Life is such that we all experienced at her age and family crises.
Why is it called a crisis? This transition to a new life or new age.
Stop for a family crisis, because it was the topic most people are interested in family or anyone who is in a relationship.
What happens between partners, when we say that there is a crisis? Why is it so painful to get past why he breaks up families?
there are several periods of crisis in relations between a man and a woman.
- the First crisis the family is experiencing in the first year of married life. The third part couples do not withstand this test and disintegrate.
- the Second crisis period is associated with the appearance of children. The couple start a family, not enough time for professional growth and self-realization. Common misunderstandings associated with raising children.
- the Third crisis I have 10-15 years of marriage, at this stage grow cold feelings.
- the Fourth crisis period occurs after 18-24 years of marriage. At this stage, increases the anxiety of women about their decay and possible cheating husband.
so, there have been changes: weekdays, work, then had children, then the children grew up, then the children left home. The pair left together.
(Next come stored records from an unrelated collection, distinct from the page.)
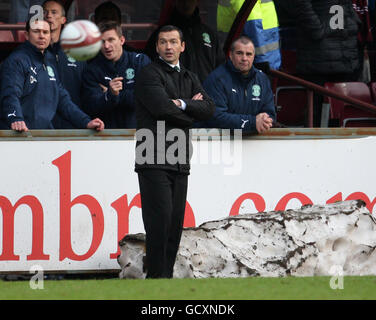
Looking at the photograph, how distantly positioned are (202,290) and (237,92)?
10.6ft

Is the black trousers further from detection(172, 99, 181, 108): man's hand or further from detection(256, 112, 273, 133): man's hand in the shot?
detection(256, 112, 273, 133): man's hand

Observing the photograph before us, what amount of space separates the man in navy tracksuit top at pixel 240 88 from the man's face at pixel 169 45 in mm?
1490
If the woman is the meaning of life was in children, and the husband built his career, if women are unable to create their own personal space, her life loses meaning. She will face a personal crisis period, drown in feelings, feels unnecessary, a crisis in the relationship. Either permanent discontent each other and scandals, or keeping silent, or doing their own thing and live as tenants.
So at each stage of the transition to a new life changes occur in the personal sphere, it affects the relationship between a man and a woman. And it is important to do so as not to lose mutual warmth, understanding, feelings reliable shoulder.
every family crisis is experienced in different ways. This is very individual. And advise here, what should I do it means to help one to hurt another. After all, one and the same, at first glance, good advice may not be suitable for all.
Someone needs to do his favorite thing and realized, to find common interests. Someone already have this, but still no relations.
You can read a lot about how to strengthen families in times of crisis, there are a lot of books about it. But knowing is not doing. And the relationship continues to deteriorate, the mood, the impasse doesn't end by itself, your man love and don't want to lose.
If you really want to restore order in the family, to be noticeable, desirable to your men but don't know how, make an appointment with the psychologist.